KCF-Apeksi Dorong Sinkronisasi Kebijakan Pusat dan Daerah Kembangkan Produk Lokal
Sinkronisasi kebijakan pemerintah pusat dan daerah diperlukan untuk mendukung penguatan produk lokal di daerah.
JAKARTA, KOMPAS — Sinkronisasi kebijakan antara pusat dan daerah diperlukan untuk memastikan produk lokal, terutama yang dihasilkan oleh usaha mikro, kecil, dan menengah, dapat berdaya saing dan mendukung pemulihan ekonomi. Upaya itu antara lain dilakukan dengan memudahkan akses produk lokal masuk ke e-katalog yang dikelola oleh Lembaga Kebijakan Pengadaan Barang/Jasa Pemerintah atau LKPP.
Presiden Joko Widodo juga telah mengarahkan agar pelaku UMKM serta koperasi jangan sampai tertinggal dalam konteks pengadaan barang dan jasa. Presiden meminta agar penggunaan APBN dan APBD minimal 40 persen dibelanjakan untuk produk-produk lokal hasil UMKM dan koperasi.
Terkait kebijakan itu, harian Kompas bekerja sama dengan Asosiasi Pemerintah Kota Seluruh Indonesia (Apeksi) menyelenggarakan diskusi City Leaders Community-Kompas Collaboration Forum (KCF) di Kota Bogor, Jawa Barat, Sabtu (3/9/3022) pukul 09.00-11.00 WIB. Sebanyak 14 anggota wali kota atau wakil wali kota anggota KCF-Apeksi hadir dalam diskusi Morning Coffee City Leaders Community-KCF dengan tema ”Mengoptimalkan Pemanfaatan Produk Lokal demi Pemulihan Ekonomi dan Antisipasi Resesi”.

= = = =

| Tugas yang Dikerjakan |
A: Terjemahkan kalimat berikut dari artikel tentang produk lokal ke dalam bahasa Inggris: "Presiden meminta agar penggunaan APBN dan APBD minimal 40 persen dibelanjakan untuk produk-produk lokal hasil UMKM dan koperasi."
B: Silakan lanjutkan artikel tentang produk lokal di atas, mulai setelah kalimat terakhirnya.

| Data Tersimpan |
= = = =

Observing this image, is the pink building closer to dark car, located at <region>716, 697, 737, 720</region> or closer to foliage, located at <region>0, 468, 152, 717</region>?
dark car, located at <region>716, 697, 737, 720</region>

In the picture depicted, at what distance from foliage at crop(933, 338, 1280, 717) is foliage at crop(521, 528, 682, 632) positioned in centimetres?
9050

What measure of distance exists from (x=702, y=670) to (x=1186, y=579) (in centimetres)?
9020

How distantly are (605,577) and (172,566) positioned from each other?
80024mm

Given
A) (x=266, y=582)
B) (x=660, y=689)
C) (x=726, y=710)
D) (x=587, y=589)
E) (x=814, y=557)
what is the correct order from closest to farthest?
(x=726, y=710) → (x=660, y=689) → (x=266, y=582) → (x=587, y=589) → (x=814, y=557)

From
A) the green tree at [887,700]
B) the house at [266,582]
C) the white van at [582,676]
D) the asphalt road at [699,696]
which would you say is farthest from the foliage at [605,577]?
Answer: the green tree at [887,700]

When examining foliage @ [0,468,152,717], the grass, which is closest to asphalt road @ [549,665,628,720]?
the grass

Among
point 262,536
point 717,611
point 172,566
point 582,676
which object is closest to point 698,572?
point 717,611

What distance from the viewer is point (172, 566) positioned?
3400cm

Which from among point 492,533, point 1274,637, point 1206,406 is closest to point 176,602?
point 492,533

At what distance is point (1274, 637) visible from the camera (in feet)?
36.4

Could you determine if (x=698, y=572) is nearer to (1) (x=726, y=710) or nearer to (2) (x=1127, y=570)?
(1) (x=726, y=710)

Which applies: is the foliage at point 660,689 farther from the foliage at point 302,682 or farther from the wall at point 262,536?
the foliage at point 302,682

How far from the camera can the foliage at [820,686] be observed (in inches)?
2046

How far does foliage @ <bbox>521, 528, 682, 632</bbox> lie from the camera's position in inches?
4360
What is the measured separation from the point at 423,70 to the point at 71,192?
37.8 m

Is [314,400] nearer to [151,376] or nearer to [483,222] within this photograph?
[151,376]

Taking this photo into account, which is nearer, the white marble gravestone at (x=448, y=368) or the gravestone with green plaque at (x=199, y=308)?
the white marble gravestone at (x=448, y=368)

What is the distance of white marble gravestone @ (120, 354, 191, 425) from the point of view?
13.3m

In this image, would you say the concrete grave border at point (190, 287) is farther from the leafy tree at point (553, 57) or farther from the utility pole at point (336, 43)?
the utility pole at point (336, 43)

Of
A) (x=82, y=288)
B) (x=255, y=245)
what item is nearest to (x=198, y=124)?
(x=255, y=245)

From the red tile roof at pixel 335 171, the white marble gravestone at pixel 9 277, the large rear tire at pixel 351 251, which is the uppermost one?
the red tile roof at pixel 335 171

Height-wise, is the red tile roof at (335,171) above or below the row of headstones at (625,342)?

= = = =

| Hasil Tugas |
A: The President asked that at least 40 percent of the APBN and APBD be spent on local products made by MSMEs and cooperatives.

B:
Menteri Pariwisata dan Ekonomi Kreatif Sandiaga Salahuddin Uno dan Kepala LKPP Abdullah Azwar Anas hadir sebagai pembicara dalam diskusi tersebut.
Pemimpin Redaksi Harian Kompas Sutta Dharmasaputra mengatakan, kerja sama dengan Apeksi ini dilakukan untuk menjembatani sinkronisasi kebijakan pemerintah pusat dan pemerintah daerah. Sebab, selama ini kerap ada perbedaan kebijakan antara pusat dan daerah atau belum mulusnya implementasi kebijakan pusat di daerah.
”Kami melihat bahwa kebijakan nasional itu harus seiring sejakan dengan kebijakan di daerah. Jadi, kami berharap dengan adanya forum ini, kebijakan antara pusat dan daerah itu lebih sinkron. Ide-ide besar dari pusat atau sebaliknya, keberhasilan-keberhasilan kecil yang dilakukan di kota-kota itu bisa ditiru oleh kota-kota lain. Demikian pula kebijakan pusat yang sangat besar bisa diimplementasikan juga di kota-kota di seluruh Indonesia,” kata Sutta.
Harian Kompas melihat kerja sama dengan Apeksi ini sangat krusial karena perkembangan atau dinamika di kota-kota di Tanah Air sangat cepat. Termasuk di dalamnya perkembangan penduduknya. Oleh karena itu, Kompas berkomitmen menjalin kerja sama dengan kota-kota yang tergabung di dalam Apeksi. Harapannya, ke depan akan lebih banyak kota yang tergabung di dalam KCF-Apeksi sehingga pertukaran ide, gagasan, dan pengalaman antarkota dan pemimpin daerah dapat lebih luas dan kaya.
Kompas juga melihat posisi pemimpin kota atau wali kota dan wakil wali kota adalah calon-calon pemimpin nasional. Mereka berpotensi untuk maju dan berkembang menjadi pemimpin nasional sehingga kepemimpinan mereka di tingkat lokal atau daerah juga perlu untuk terus dikawal dan didukung, serta diberikan panggung.
”Ketika dia punya keberhasilan, tentu diharapkan itu menjadi pendorong semangat bagi pemimpin kota yang lain untuk saling belajar karena pemimpin kota dan kabupaten adalah aset kepemimpinan nasional. Ke depan, pemimpin nasional pasti berangkat dari pemimpin-pemimpin daerah,” katanya.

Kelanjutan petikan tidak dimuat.